## RECORD SET
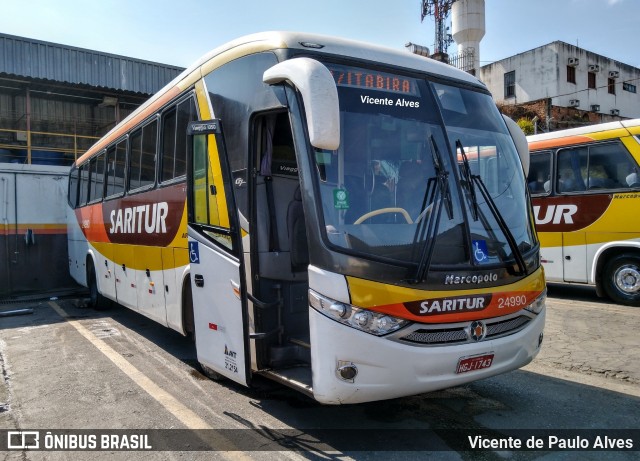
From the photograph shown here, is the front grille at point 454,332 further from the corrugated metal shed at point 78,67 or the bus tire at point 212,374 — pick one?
the corrugated metal shed at point 78,67

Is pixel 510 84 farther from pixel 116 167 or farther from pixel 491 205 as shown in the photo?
pixel 491 205

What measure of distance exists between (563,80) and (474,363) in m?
36.5

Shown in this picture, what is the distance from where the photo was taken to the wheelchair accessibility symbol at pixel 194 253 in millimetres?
5059

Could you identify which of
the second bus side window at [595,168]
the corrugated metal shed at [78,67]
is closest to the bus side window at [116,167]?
the second bus side window at [595,168]

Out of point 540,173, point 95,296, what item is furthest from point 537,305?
point 95,296

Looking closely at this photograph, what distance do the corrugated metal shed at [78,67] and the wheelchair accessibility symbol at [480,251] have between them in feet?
61.2

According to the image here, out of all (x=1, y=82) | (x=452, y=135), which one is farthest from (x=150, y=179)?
(x=1, y=82)

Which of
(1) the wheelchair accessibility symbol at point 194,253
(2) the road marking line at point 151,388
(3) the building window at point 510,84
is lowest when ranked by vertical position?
(2) the road marking line at point 151,388

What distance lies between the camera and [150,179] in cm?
688

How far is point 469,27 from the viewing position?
3775 centimetres

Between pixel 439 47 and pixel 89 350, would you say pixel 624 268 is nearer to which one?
pixel 89 350

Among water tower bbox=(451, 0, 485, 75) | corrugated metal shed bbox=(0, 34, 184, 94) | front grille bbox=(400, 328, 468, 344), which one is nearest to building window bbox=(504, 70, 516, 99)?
water tower bbox=(451, 0, 485, 75)

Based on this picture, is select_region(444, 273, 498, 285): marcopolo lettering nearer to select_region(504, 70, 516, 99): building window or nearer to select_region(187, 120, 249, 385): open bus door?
select_region(187, 120, 249, 385): open bus door

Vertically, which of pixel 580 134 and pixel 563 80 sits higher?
pixel 563 80
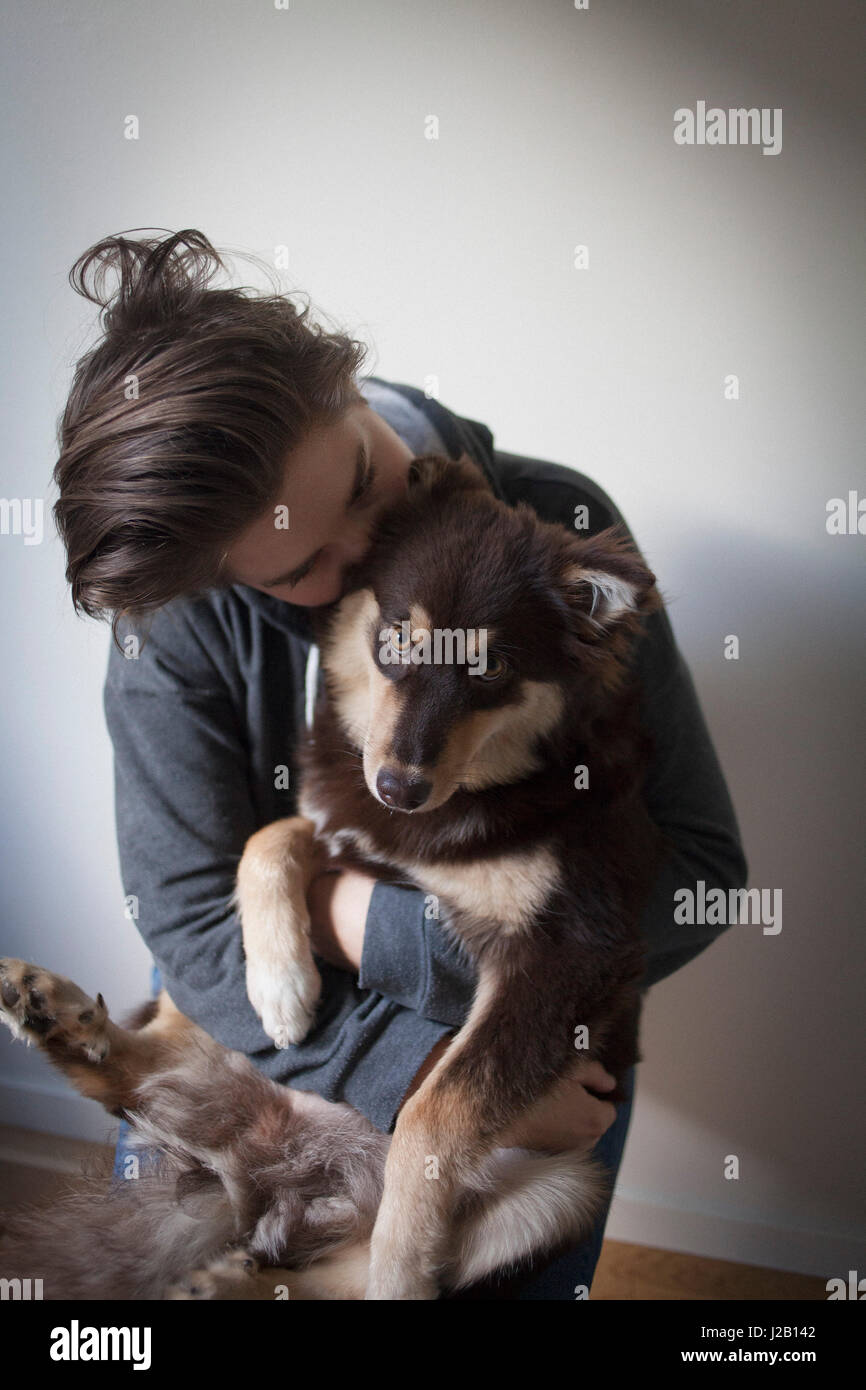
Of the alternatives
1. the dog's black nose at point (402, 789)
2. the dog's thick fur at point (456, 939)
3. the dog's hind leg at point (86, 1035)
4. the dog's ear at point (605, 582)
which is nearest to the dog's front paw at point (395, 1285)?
the dog's thick fur at point (456, 939)

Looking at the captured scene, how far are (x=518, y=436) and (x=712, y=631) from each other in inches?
24.5

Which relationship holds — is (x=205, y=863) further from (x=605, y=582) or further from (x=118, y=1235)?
(x=605, y=582)

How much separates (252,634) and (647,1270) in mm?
1964

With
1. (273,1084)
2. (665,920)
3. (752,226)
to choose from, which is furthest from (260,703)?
(752,226)

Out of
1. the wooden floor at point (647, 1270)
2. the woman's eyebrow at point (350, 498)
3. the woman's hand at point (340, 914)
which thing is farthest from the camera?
the wooden floor at point (647, 1270)

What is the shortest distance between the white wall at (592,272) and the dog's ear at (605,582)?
65 cm

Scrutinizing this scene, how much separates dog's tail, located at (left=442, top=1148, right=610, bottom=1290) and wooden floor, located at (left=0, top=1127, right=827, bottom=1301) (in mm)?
845

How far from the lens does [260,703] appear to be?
5.05 feet

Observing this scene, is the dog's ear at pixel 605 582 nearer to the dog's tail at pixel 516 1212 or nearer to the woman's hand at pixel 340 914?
the woman's hand at pixel 340 914

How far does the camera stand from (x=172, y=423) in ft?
3.31

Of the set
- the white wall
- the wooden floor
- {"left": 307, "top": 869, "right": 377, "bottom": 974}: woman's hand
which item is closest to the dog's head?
{"left": 307, "top": 869, "right": 377, "bottom": 974}: woman's hand

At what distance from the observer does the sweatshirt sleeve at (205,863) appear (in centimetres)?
131

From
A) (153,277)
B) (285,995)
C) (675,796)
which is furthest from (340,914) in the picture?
(153,277)

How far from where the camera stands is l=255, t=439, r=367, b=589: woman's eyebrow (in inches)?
Result: 49.0
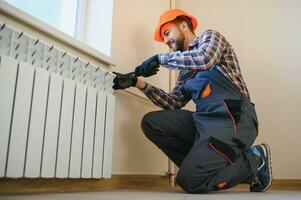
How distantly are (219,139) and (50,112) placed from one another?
70cm

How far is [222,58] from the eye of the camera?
1.70 m

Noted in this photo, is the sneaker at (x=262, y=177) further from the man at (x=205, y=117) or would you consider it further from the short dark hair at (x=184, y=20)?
the short dark hair at (x=184, y=20)

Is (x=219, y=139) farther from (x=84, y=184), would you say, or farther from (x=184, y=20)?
(x=184, y=20)

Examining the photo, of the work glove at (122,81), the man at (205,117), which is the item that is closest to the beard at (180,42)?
the man at (205,117)

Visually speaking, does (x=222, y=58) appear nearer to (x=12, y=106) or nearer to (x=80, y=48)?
(x=80, y=48)

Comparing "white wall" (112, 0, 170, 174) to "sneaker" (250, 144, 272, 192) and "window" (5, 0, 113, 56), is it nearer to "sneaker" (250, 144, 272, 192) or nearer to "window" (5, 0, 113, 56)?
"window" (5, 0, 113, 56)

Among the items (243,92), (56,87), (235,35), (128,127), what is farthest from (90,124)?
(235,35)

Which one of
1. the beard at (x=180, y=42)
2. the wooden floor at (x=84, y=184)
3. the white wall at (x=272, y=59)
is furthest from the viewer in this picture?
the white wall at (x=272, y=59)

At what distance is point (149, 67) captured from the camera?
1671mm

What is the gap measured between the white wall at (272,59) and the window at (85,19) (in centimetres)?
97

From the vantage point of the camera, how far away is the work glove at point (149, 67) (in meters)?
1.66

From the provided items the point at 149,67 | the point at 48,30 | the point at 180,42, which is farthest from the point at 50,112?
the point at 180,42

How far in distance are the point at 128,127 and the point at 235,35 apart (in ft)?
3.80

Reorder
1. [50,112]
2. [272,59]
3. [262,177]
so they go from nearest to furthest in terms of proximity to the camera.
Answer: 1. [50,112]
2. [262,177]
3. [272,59]
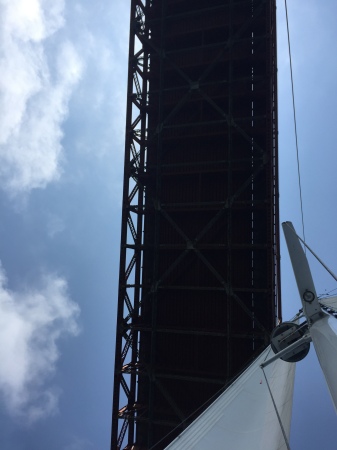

## WHAT IS ASKED
Show each line above that contains the word "this".

## WRITTEN RESPONSE
Shown in this picture, what is the distance from where the photo was taken to the wheelchair accessibility symbol at pixel 194 253 in millimetres?
Looking closely at this photograph, what distance do the corrugated metal shed at [78,67] and the wheelchair accessibility symbol at [480,251] have between them in feet?
Based on this picture, is select_region(444, 273, 498, 285): marcopolo lettering nearer to select_region(504, 70, 516, 99): building window or nearer to select_region(187, 120, 249, 385): open bus door?
Scrutinizing this scene, how much separates dog's tail, located at (left=442, top=1148, right=610, bottom=1290) and wooden floor, located at (left=0, top=1127, right=827, bottom=1301) (in mm)?
Observing this scene, is the dog's ear at pixel 605 582 nearer to the dog's tail at pixel 516 1212 or nearer to the woman's hand at pixel 340 914?
Noted in this photo, is the sneaker at (x=262, y=177) further from the man at (x=205, y=117) or would you consider it further from the short dark hair at (x=184, y=20)?
is furthest from the viewer in this picture?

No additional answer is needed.